Mr Ofori-Atta said upon assuming office, President Nana Addo Dankwa Akufo-Addo decided that he was going to confront the harsh truth of the situation of distressed banks.
He said the livelihoods of millions of depositors were at stake as the banking sector of the economy headed for imminent collapse.
"We could not do what others did by pretending that all is well. We could not stand by and watch a few people enrich themselves at the expense of over 15 million hardworking Ghanaian depositors who had saved for a rainy day. So we tackled it. Our decision to go ahead with the clean-up was a difficult one and we brazed ourselves for another bumpy ride, but we have pulled through with your understanding and patience," he said.
The forum was held on the theme: "Bridging the Gap between the Formal and Informal Economy: The Role of Domestic Revenue Mobilisation in an Era of Ghana Beyond Aid."
Economy in shape
Touching on the broader economy, Mr Ofori-Atta said the government was on course as it had taken measures to fix the broken economy that it inherited, saying "the broken economy is on the mend."
For instance, he said the government had reduced the stifling deficit from 7.3 per cent of gross domestic product (GDP) in 2016 to 4.2 per cent in 2018, reduced inflation from 15.4 per cent to single digit and successfully exited the International Monetary Fund (IMF) bailout programme.
Mr Ofori-Atta stated that the IMF predicted that Ghana would be the fastest growing economy in the world this year at 8.8 per cent. "We are indeed on course. Stay the course with us; it may be bumpy today but we will make the economy work again," he added.
Mr Ofori-Atta said the next phase of the development agenda was focused on industrialisation and changing the structure of the economy.
Consequently, he said the government was investing in Planting for Food and Jobs; Planting for Export and Rural Development; the One district, One factory; setting up the developing authorities and revamping the collapsed railway sector to ease movement of goods and services.

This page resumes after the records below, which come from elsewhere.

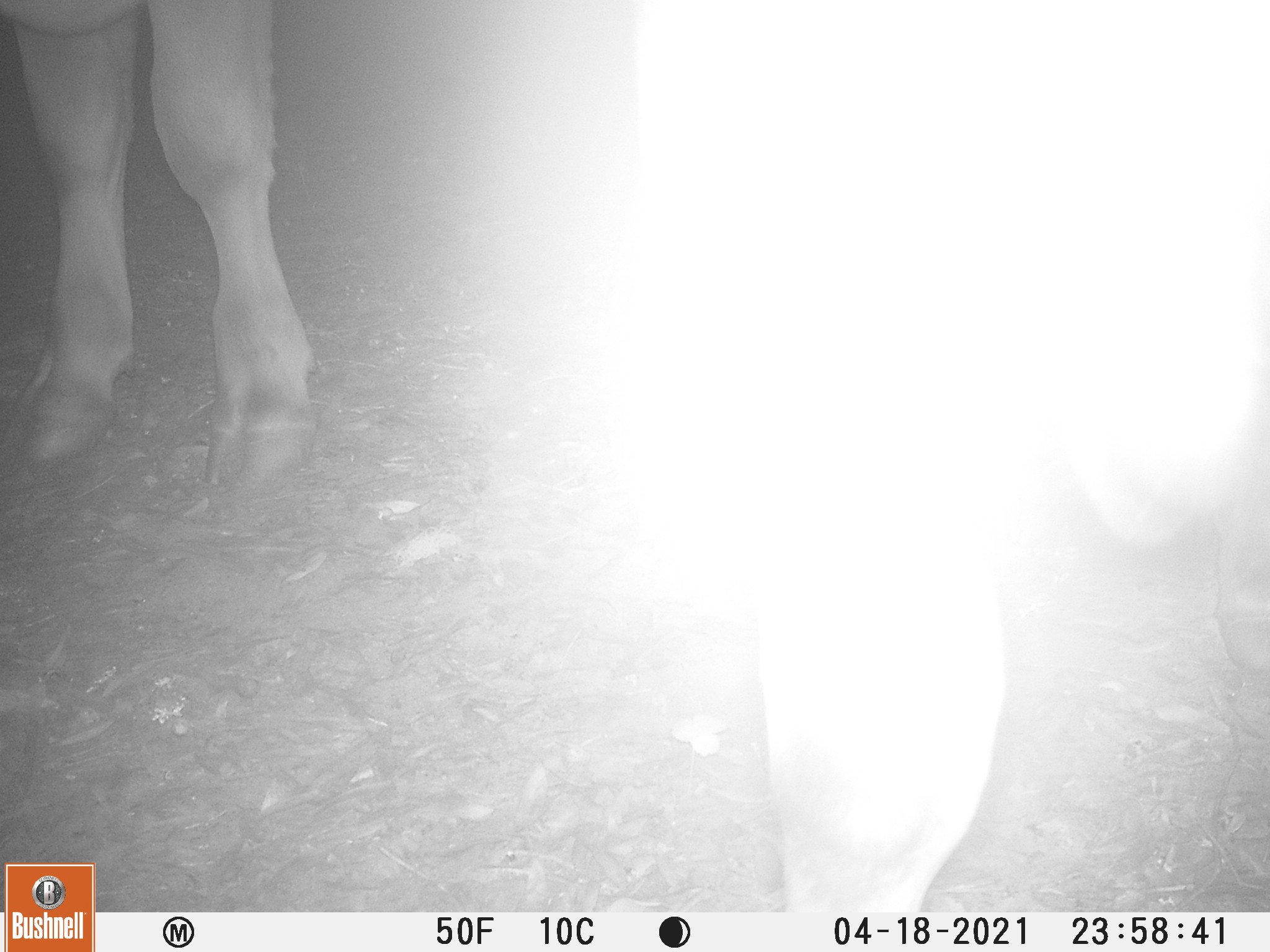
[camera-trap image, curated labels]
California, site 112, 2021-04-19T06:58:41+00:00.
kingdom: Animalia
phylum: Chordata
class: Mammalia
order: Artiodactyla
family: Bovidae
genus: Bos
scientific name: Bos taurus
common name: domestic cattle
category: cattle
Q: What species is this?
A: Cattle (domestic cattle) (Bos taurus).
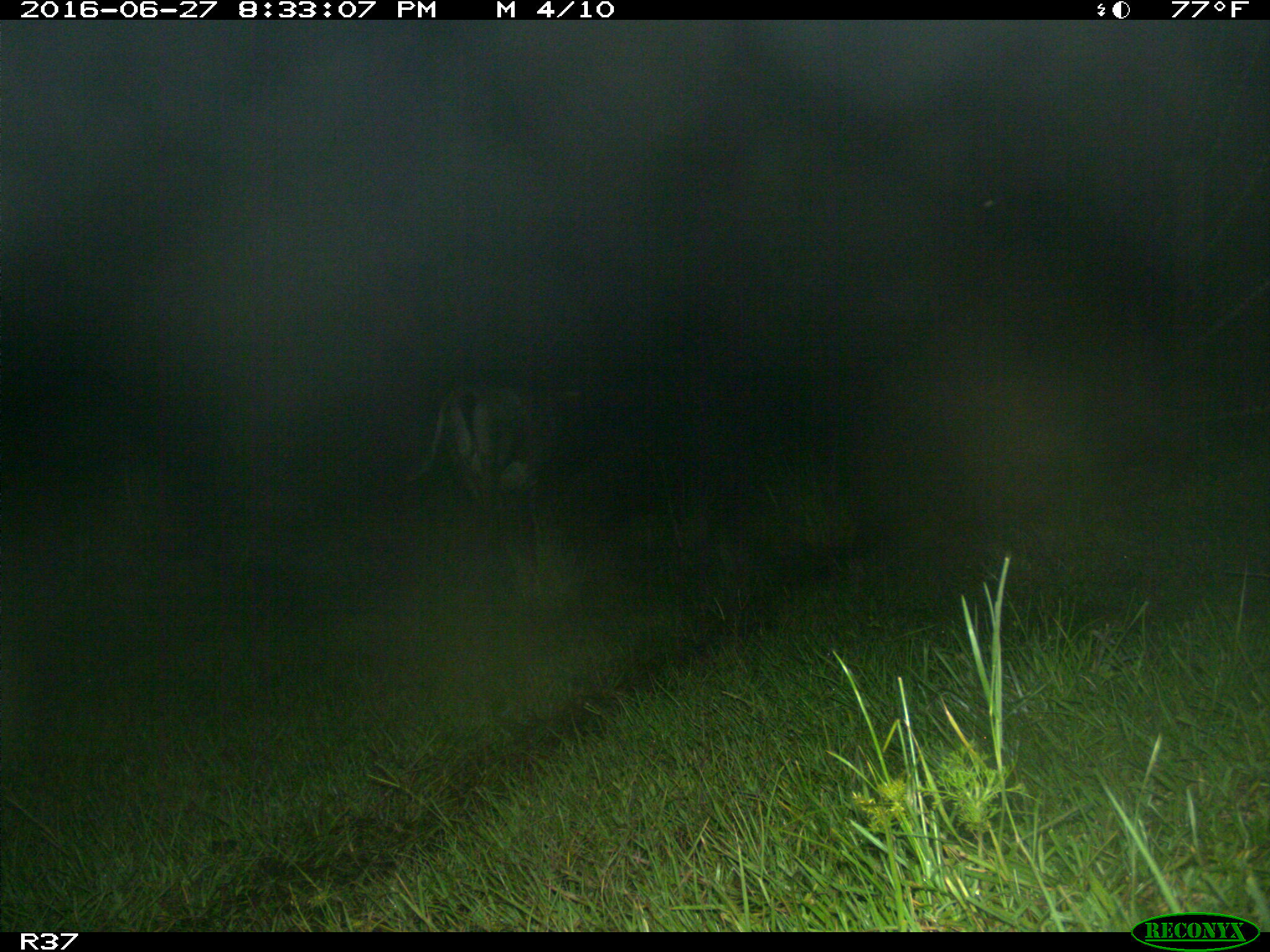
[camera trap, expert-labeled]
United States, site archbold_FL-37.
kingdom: Animalia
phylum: Chordata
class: Mammalia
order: Artiodactyla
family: Bovidae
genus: Bos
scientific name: Bos taurus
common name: domestic cow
Bos taurus (domestic cow).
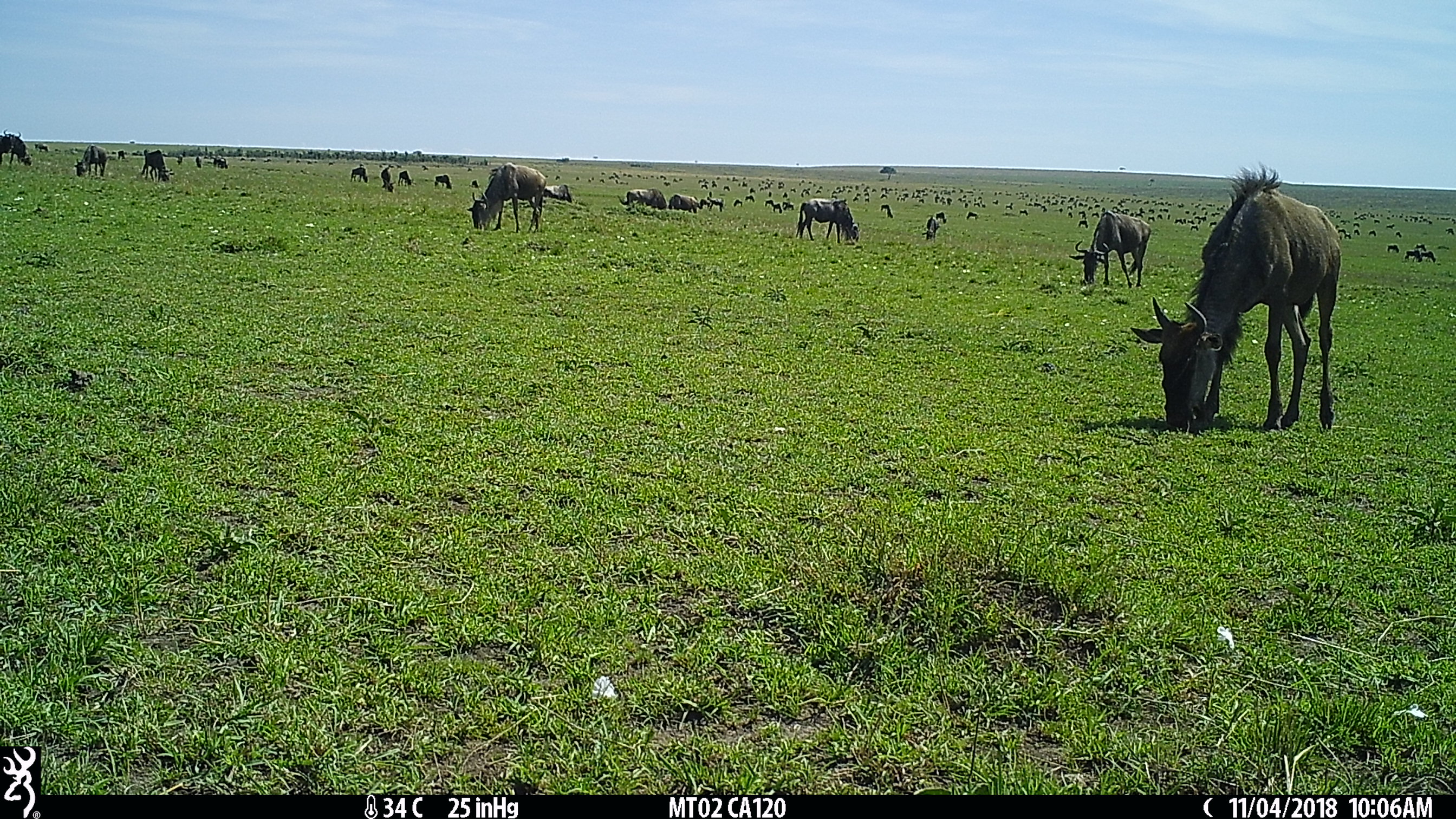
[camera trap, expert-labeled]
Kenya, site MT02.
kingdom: Animalia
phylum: Chordata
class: Mammalia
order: Artiodactyla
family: Bovidae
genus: Connochaetes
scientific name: Connochaetes taurinus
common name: blue wildebeest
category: wildebeest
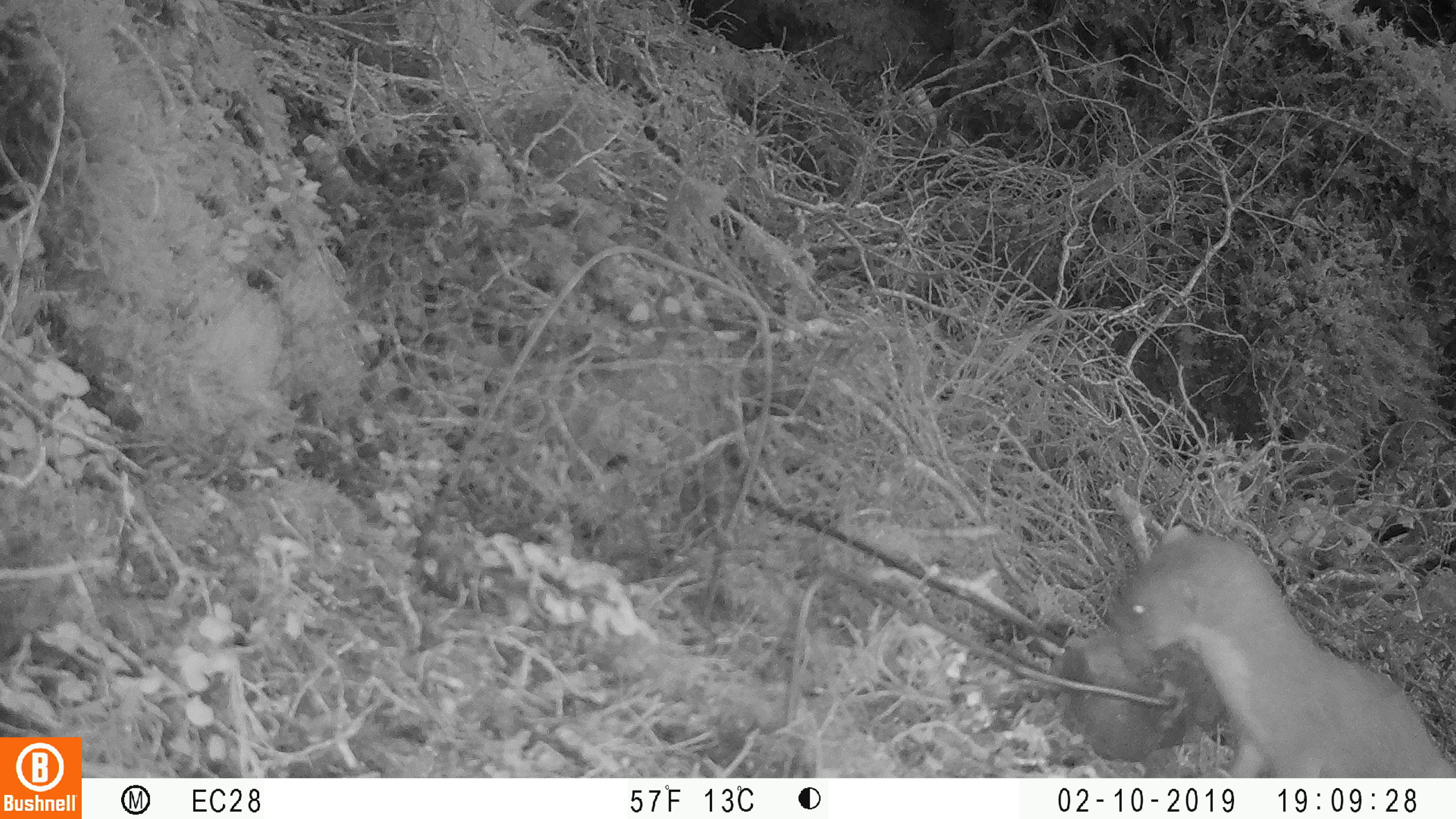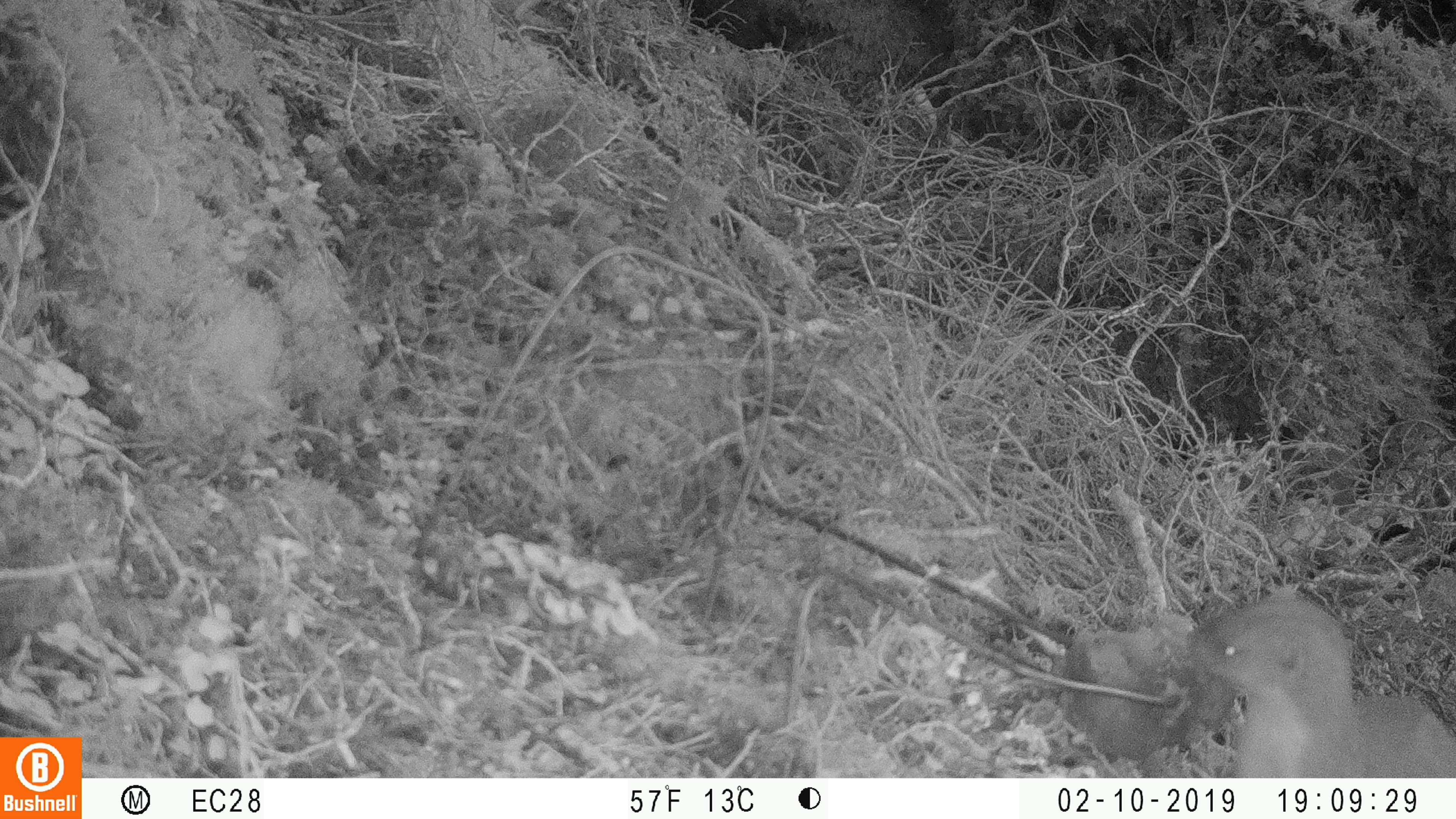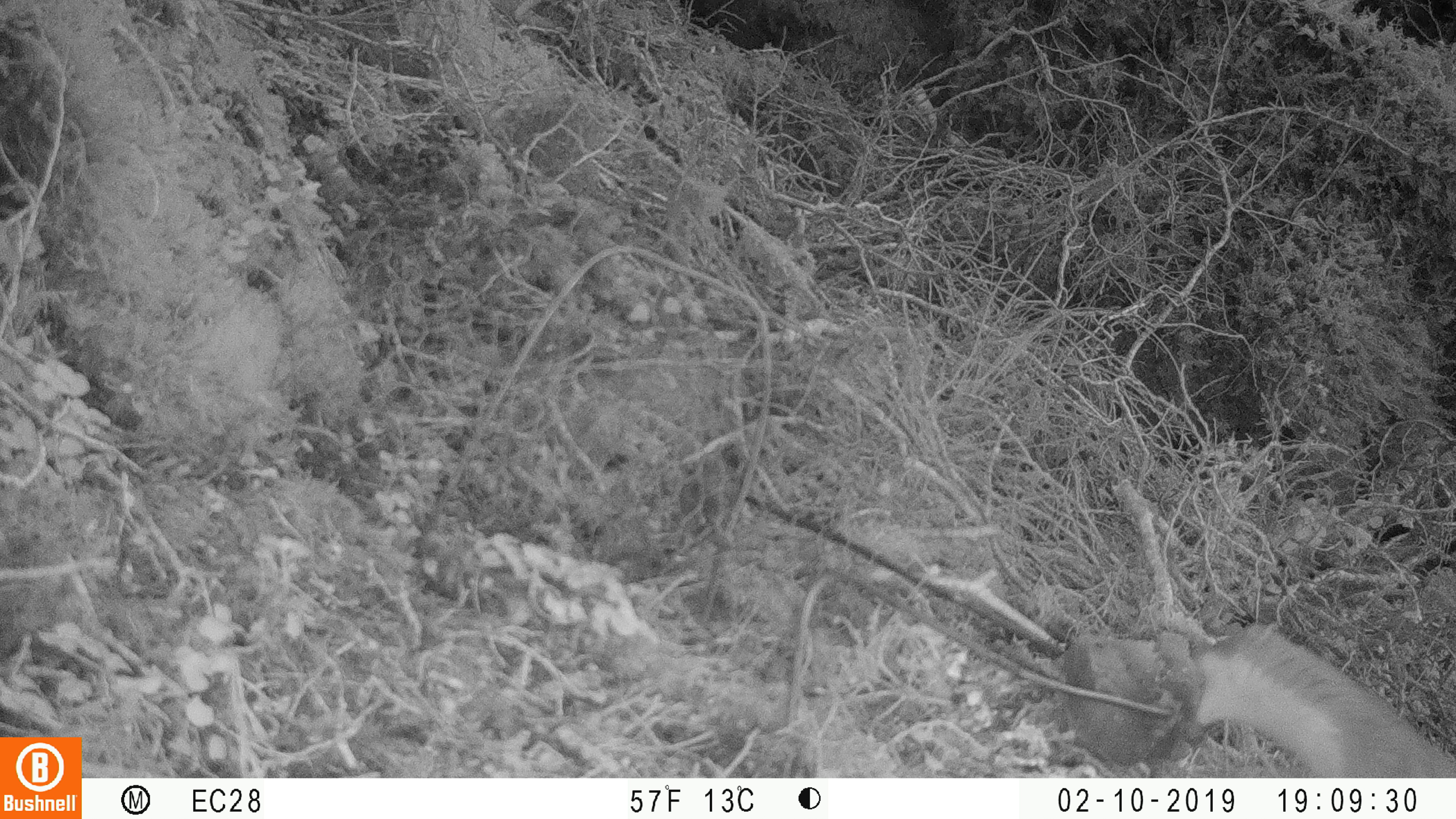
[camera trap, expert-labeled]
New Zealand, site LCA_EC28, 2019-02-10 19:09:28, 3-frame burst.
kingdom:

Mr Ofori-Atta said one could easily be misled that Ghana was worst off today than it was two or three years ago when one listened to some commentators in the media.
"The Ghana of yesterday did not see the planned transformation of the railway sector. We no longer have to import plantain from next door, thanks to Planting for Food and Jobs. The banking sector is more robust today than it was yesterday. Today half a million Ghanaians renew their National Health Insurance Scheme (NHIS) cards from the comfort of their homes and receive health treatment with their cards, which was not the case yesterday. We are by no means out of the woods yet, as many of us struggle to make ends meet, but the economy is in a healthier shape today than it was yesterday.
"It was only yesterday that workers and businesses were brought to their knees by ‘dumsor’ and killer tariffs. If there is something that the President is committed to, it is broad-based sustainable progress," he said.
Mr Ofori-Atta said the Danquah-Busia-Dombo tradition had ruled the country for less than 13 years in total in the 62 years journey of the country, but its contributions had impacted the lives of people, starting from K. A. Busia through to John Agyekum Kufuor and now President Akufo-Addo.
He said President Akufo-Addo was committed to taking Ghana beyond aid and urged the people to show commitment towards the attainment of that agenda.
Mr Ofori-Atta urged Ghanaians to show more commitment to nation building by honouring their tax obligations since tax revenues were needed to support development projects.
"Why do we complain of bad roads and other public services when we do not pay our taxes?" he asked and indicated that taxpayers also expected that their taxes would not be wasted through corruption.
The Commissioner General of the Ghana Revenue Authority (GRA), Mr Emmanuel Kofi Nti, reiterated the GRA’s commitment to prosecute persons who would default in the payment of taxes following the introduction of its prosecution policy document.
The document, launched two weeks ago, formed part of efforts by the GRA to enhance tax compliance on the part of businesses and the citizenry.
At a panel discussion, Mr Nti said the GRA had intensified public education and engagements on the various tax issues and that it would not hesitate to prosecute defaulters should there be an infraction of the law.
“For the greater public, compliance is key. We are going to begin to bite. To a great extent all of us have been made by the state. But for the state, most of us wouldn’t be where we are. So if the state creates a certain platform from which you make your income and you are not playing ball with the state in terms of giving back what is due it, then we will have no other option than to apply prosecution,” he stressed.
When she took her turn, the Regional Chief Executive Officer of United Bank for Africa (UBA), Mrs Marufatu Abiola Bawuah, disagreed with the GRA’s prosecutorial approach in ensuring tax compliance.
According to her, a greater concentration on prosecution could lead to tax avoidance on the part of many and that could derail the country’s revenue mobilisation efforts.
She said the GRA should rather adopt the award of incentives to organisations and individuals who would persistently honour their tax obligations to encourage others to learn from their compliance.
“It has been established that the private sector contributes about 90 per cent of employment in the country. For those of us in the private sector, I do not see how the method of punishment will help us. It would rather lead to avoidance,” Mrs Bawuah stated.
For his part, the Chief Executive Officer of the National Identification Authority, Professor Ken Attafuah, said the successful completion of the Ghana Card registration exercise would enrich the country’s database to support the GRA’s digitisation and compliance agenda.
He, therefore, urged the citizenry to participate in the registration exercise and comply with the rules associated with it to avoid infractions that could disrupt the exercise.